I think I saved a man's life
A short story and a book recommendation.
Last Friday, I went to a book talk at The American Book Center, an independent English-language bookstore here in Amsterdam. It was my first time attending this type of event, but I figured if I hope to write a book one day, I’d better start learning more about how all this works.
The author, Sue Deagle, wrote a short, digestible guide for dealing with loss — the loss of a job, an opportunity, your home, a relationship, a dream, a loved one, or yourself. It’s called Do Loss, and I read it in one gulp that night in bed. Wild Friday night, I know.
I like how Sue framed the different stages of grief as cocooning, adapting, and emerging. She also reassures the reader that you might dip in and out of the different stages.
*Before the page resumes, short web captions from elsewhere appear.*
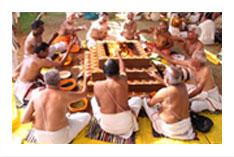 vishnu-sahashranama-viswa-maha-yajna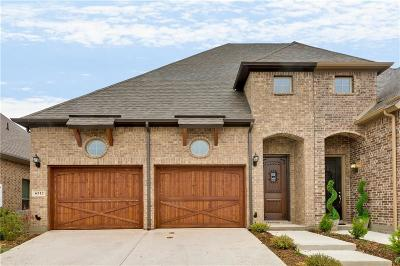 North Richland Hills Townhouse For Sale: 6512 Briar Pointe Drive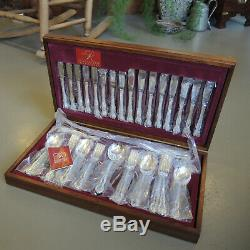Vintage Australian Silver Plate Rodd Silver Glory Cutlery Set for 8 with Canteen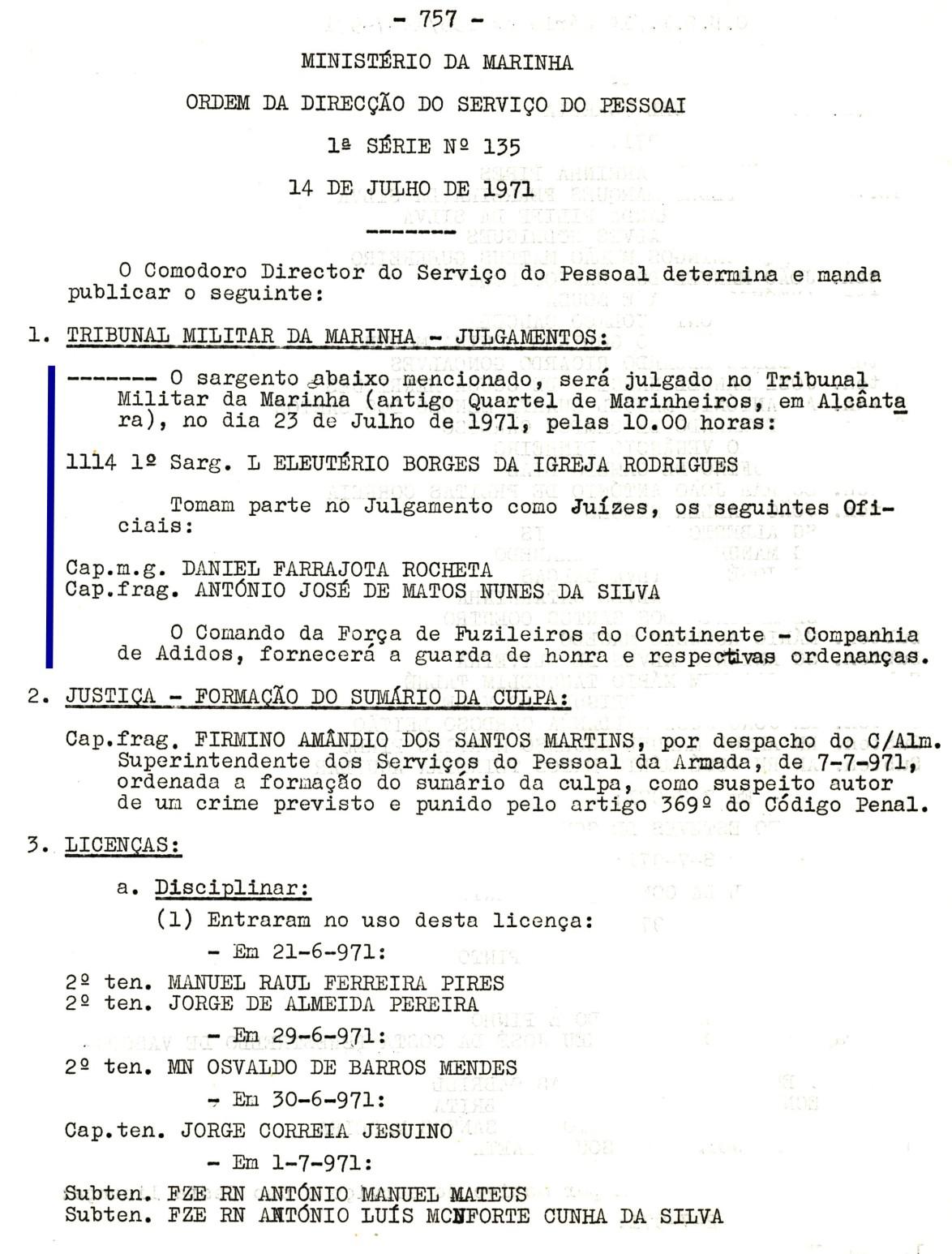 00571 971-07-23 Juíz de julgamento de 1 sargento no Tribunal Militar de Marinha em 23-7-71 -ODSP 1ª S 135 de 14-7-71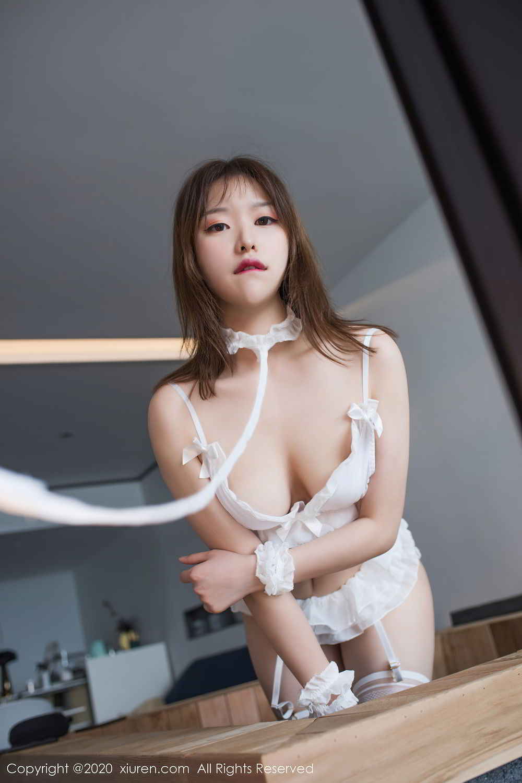 [XiuRen] Vol.2278 Xiao Xuan Fancy 34P, Bathroom, Black Silk, Underwear, Xiao Xuan Fancy, Xiuren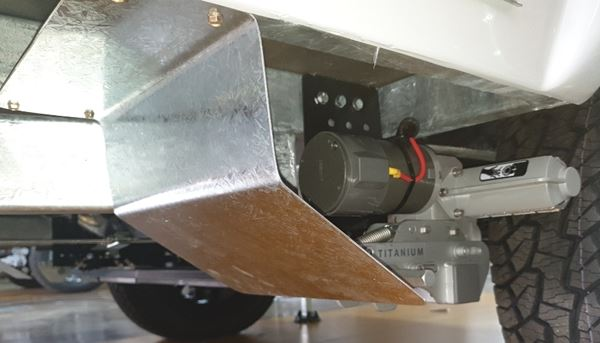 Picture of Mover and water tank guard plates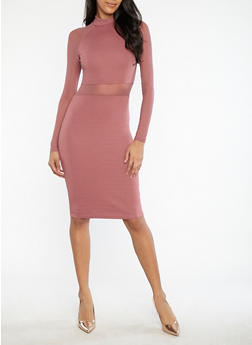 Mesh Detail Mock Neck Bodycon Dress - 1094061639602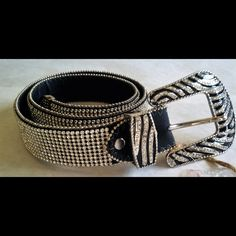 Fully Rhinestone Belt with Zebra Print Buckle This belt is simply gorgeous! Full Multi-Row Rhinestones across entire belt. Zebra print buckle and belt tip has rhinestone accents. Nice... Atlas Belts  Accessories Belts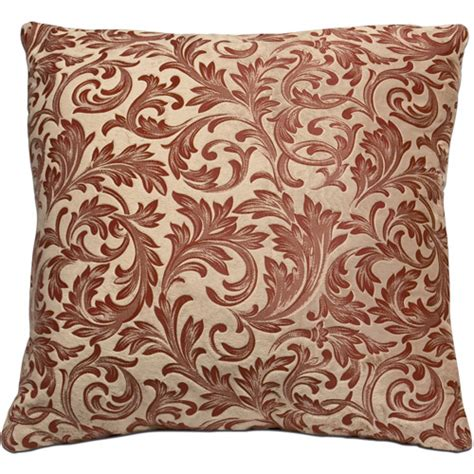 better homes and gardens embossed scroll pillow walmart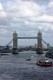 Obrázek k seriálu Poznejte Londýn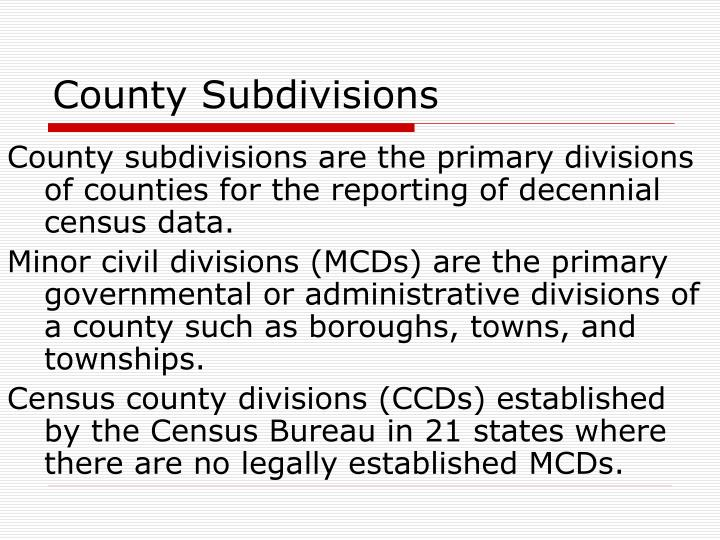 County Subdivisions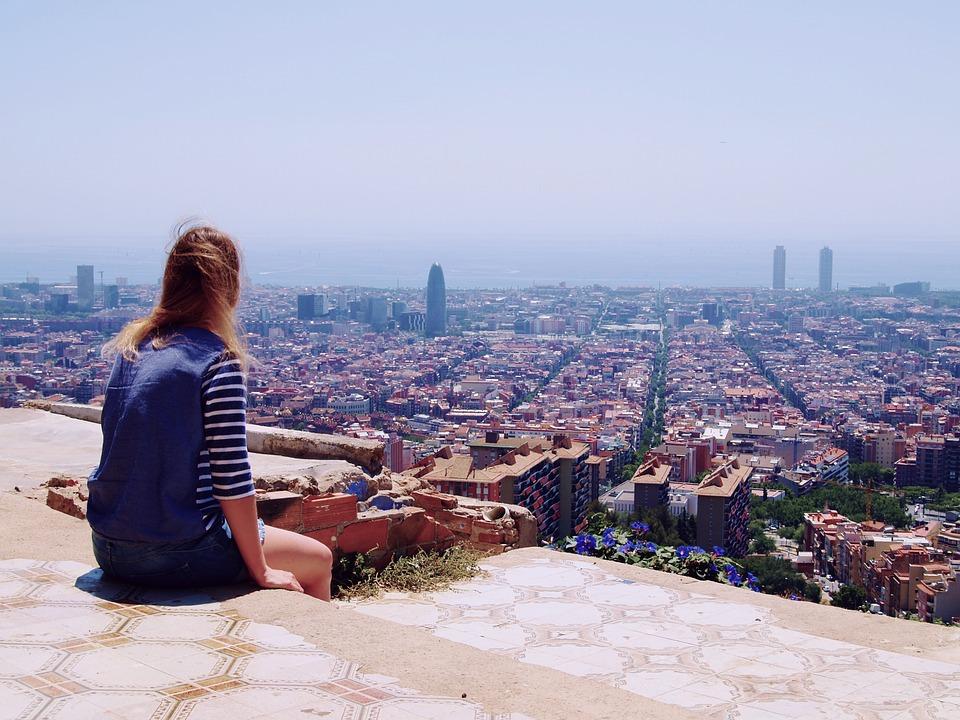 Städtereisen nach Barcelona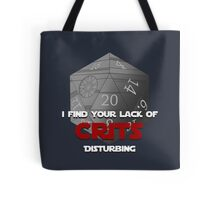Where are the crits!? Tote Bag
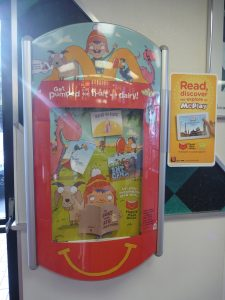 McDonald's Happy Meals Books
There’s no right way to do it. I think it’s important to accept that you’ll never be the you that you were before. You’re learning this new version of yourself.
She also reminds us that two things can be true at once. Both/and. It made me feel better — or more normal — about the fact that while losing my mom recently was one of the saddest, hardest experiences of my life, I’m also allowed to be relieved that her suffering and our living in limbo is over.
Sue writes:
“You’re transformed and you’re still you. You honor what was lost and embrace what’s new. You can feel joy and still have moments of sadness. You’ve grown stronger and the hurt doesn’t vanish. This isn’t emotional confusion — it’s emotional maturity.”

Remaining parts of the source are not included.